甲子園中止の代わりに東京都独自の代替大会が開催されることが決まった後、選手全員を前にこう言いました。
「いつもの年と同じように熱い気持ちで夏を戦おうじゃないか」
結局、ベスト8で佼成学園にサヨナラ負けを喫して、3年生の夏は終わりました。合宿所に戻って私が話し出すと、3年生全員が目を真っ赤にして泣いていました。
涙を流して終わることができたのは、野球に真剣に取り組んできた証拠でもあるのです。「高校野球はこういう形でなきゃいけないよな」、選手たちの姿からあらためて学びました。
学校全体から応援してもらえるような野球部に
高校野球は誰のものでしょうか。間違っても野球部関係者だけのものではありません。かつて取手二、常総学院を率いた木内幸男さんからこんな言葉をかけていただきました。
「小倉君、学校全体が『甲子園に行ってほしい』と応援し、盛り上げてくれるような野球部を作らなくてはいけないぞ」
その通りだなと思いました。選手が「ただ野球がうまければいい」「野球部だから偉い」などと特権意識を振りかざしているようでは、野球から離れた学校生活でもいい加減なものとなってしまい、間違いなく一般生徒との間に壁や溝ができてしまいます。クラスメートと仲良くして、先生方からも好かれるような野球部員であり続けることで、みんなから「応援してあげよう」という雰囲気になっていくのです。
4月からは三木新監督の下で野球部が始動します。私が来るまでの三高は「洗練された野球」と言われていましたが、私が来て2001年の夏に全国制覇を成し遂げて以降は、「強打の日大三」と言われるようになりました。
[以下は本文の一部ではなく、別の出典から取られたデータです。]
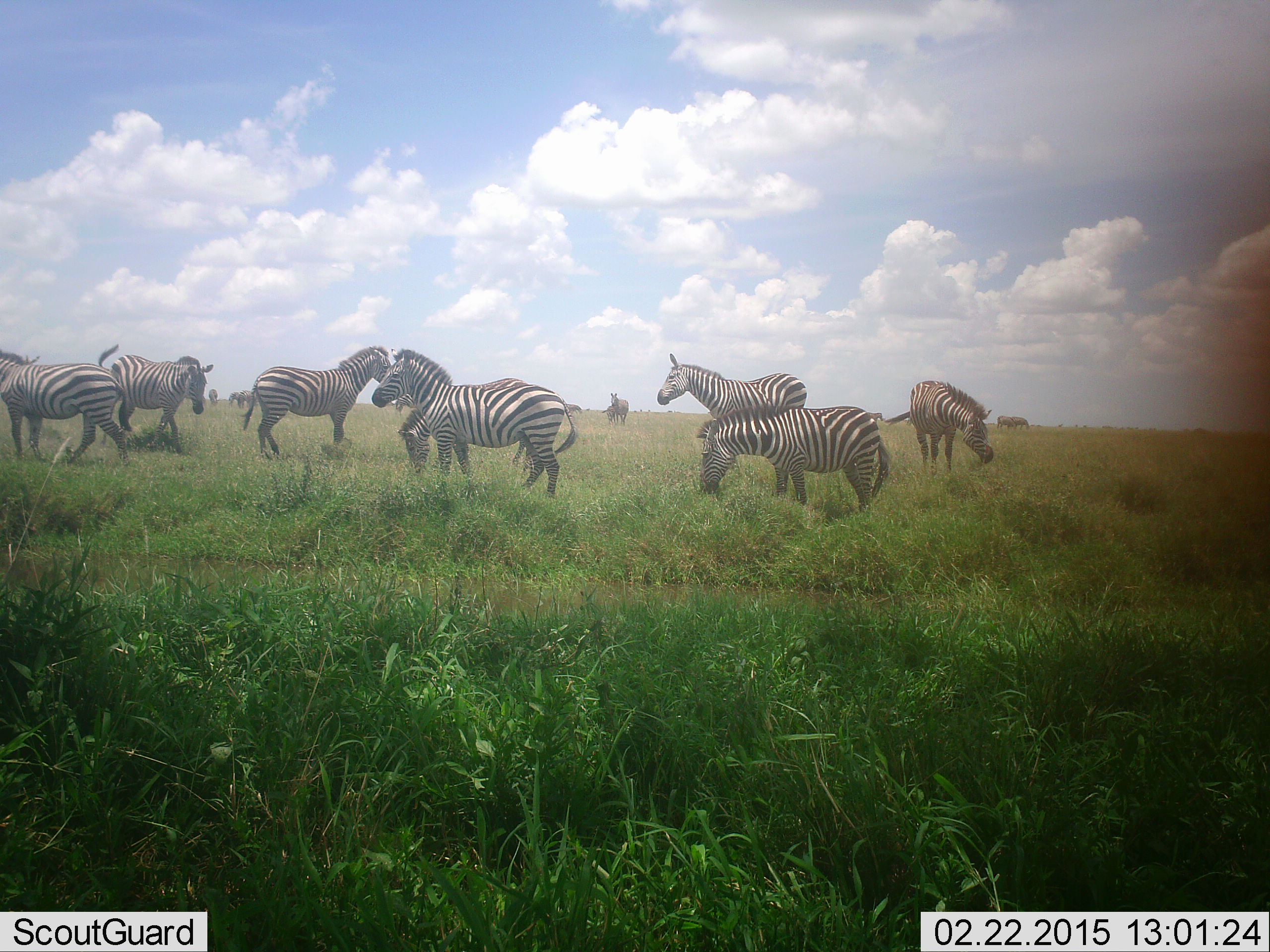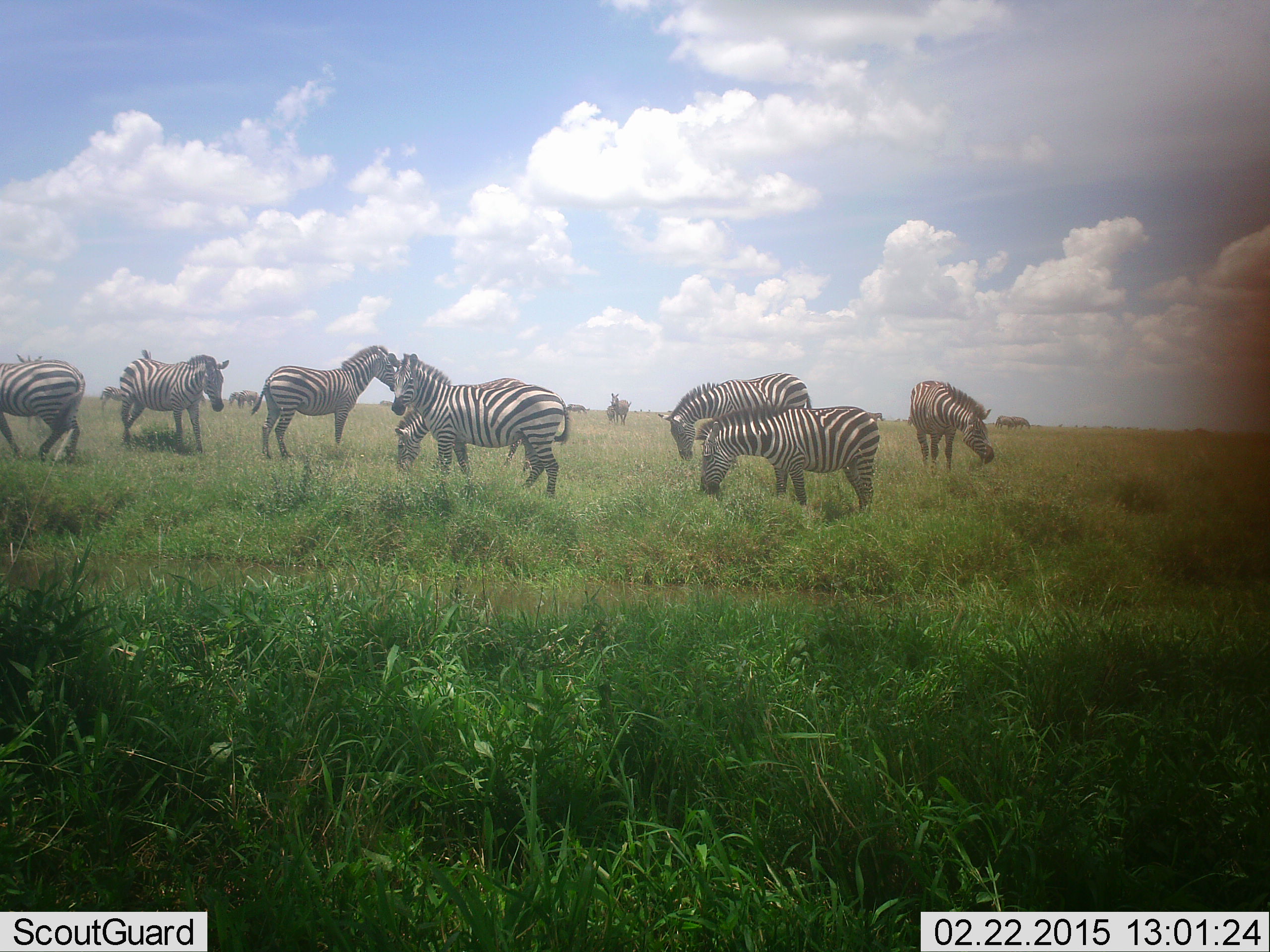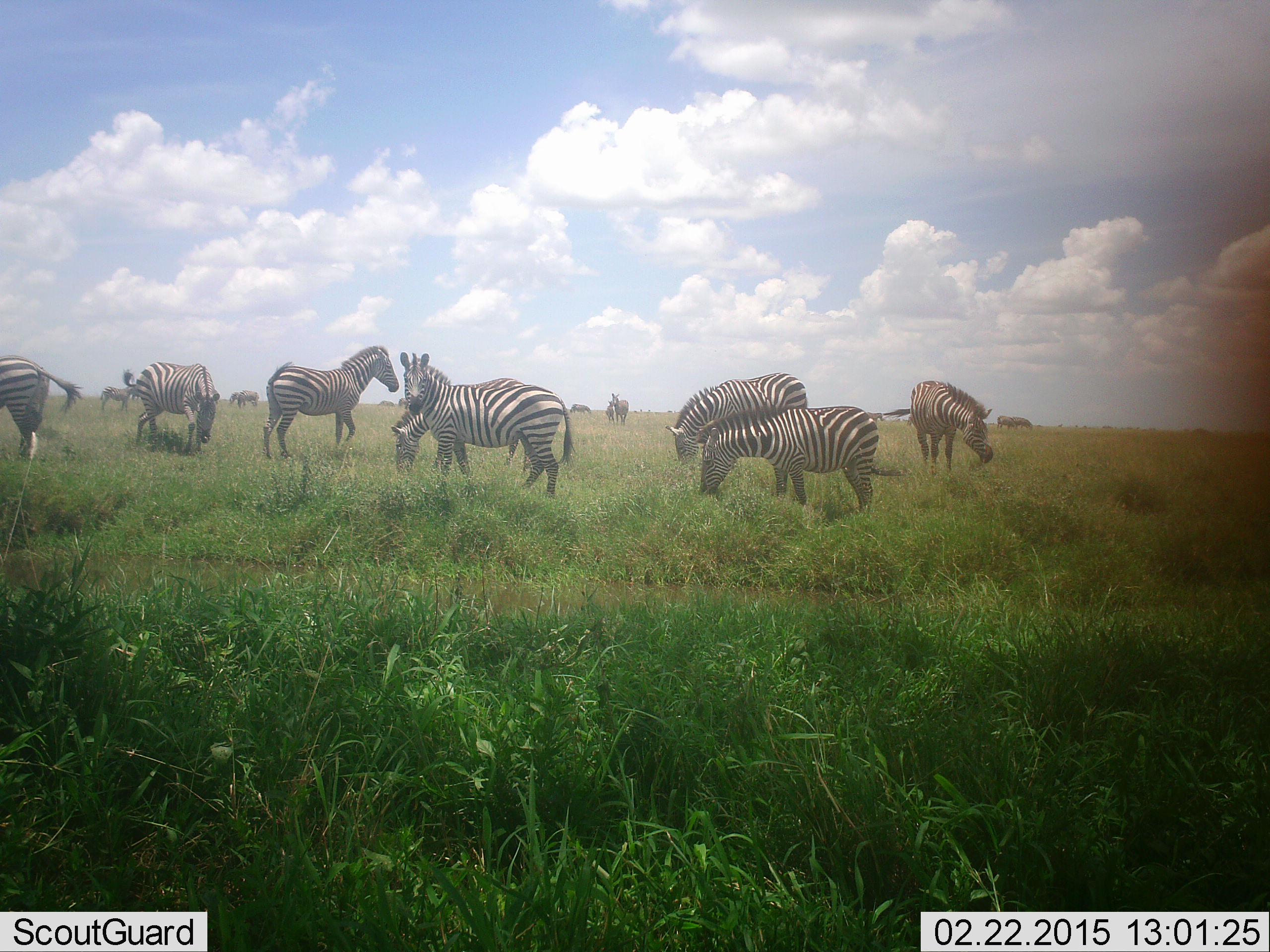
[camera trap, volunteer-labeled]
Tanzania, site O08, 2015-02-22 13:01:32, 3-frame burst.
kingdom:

三木新監督はどんな野球を見せてくれるのか。私は遠くからそっと見守っていこうと考えています。
◆小倉全由(おぐら・まさよし)1957年(昭32)4月10日、千葉県生まれ。日大三野球部では3年夏は背番号「13」の控え選手。5回戦の城西戦に敗れ甲子園とは無縁だった。日大の学生だった76年秋、日大三高の故小枝守監督(元拓大紅陵監督=19年に逝去)に声をかけられ母校コーチに就く。
79年夏の地方大会を勝ち抜き、同校としては62年以来17年ぶりの甲子園出場を決めた。2年後の81年夏、4回戦で法政一に敗れ、小枝監督とともに解任される。その後、日大三OB、小枝監督の尽力により、その年12月に関東第一の監督に就任。監督生活をスタートさせる。
85年夏に帝京を破り同校初の甲子園出場。87年センバツでは、立浪和義(現中日監督)擁するPL学園に決勝で敗れ準優勝。その夏の東東京大会8強、翌88年も8強で終わると、直後に監督を解任される。そこから4年間はクラス担任、学年主任を務め、野球とは無縁の教員生活を送った。92年12月に同校野球部監督に復帰。94年夏、同校としては4年ぶり、小倉監督としては85年以来9年ぶりの夏の甲子園大会出場を決める。
96年秋、当時の日大三高飯嶋生福(せいふく)理事長から同校野球部再建の要請を受ける。熟考の末、97年4月、母校の監督に就任。99年センバツで日大三の監督としては初の甲子園出場。同年夏の西東京大会も制し、同校としては85年以来14年ぶりの夏の甲子園大会出場を果たした。
関東第一では12年間で春2回(準優勝1回=87年)夏2回、日大三では26年間で春7回(準優勝1回=10年)、夏11回(優勝2回=01、11年)、両校を通算すると春9回、夏13回、計22回甲子園に出場。通算成績は春夏合わせて37勝20敗。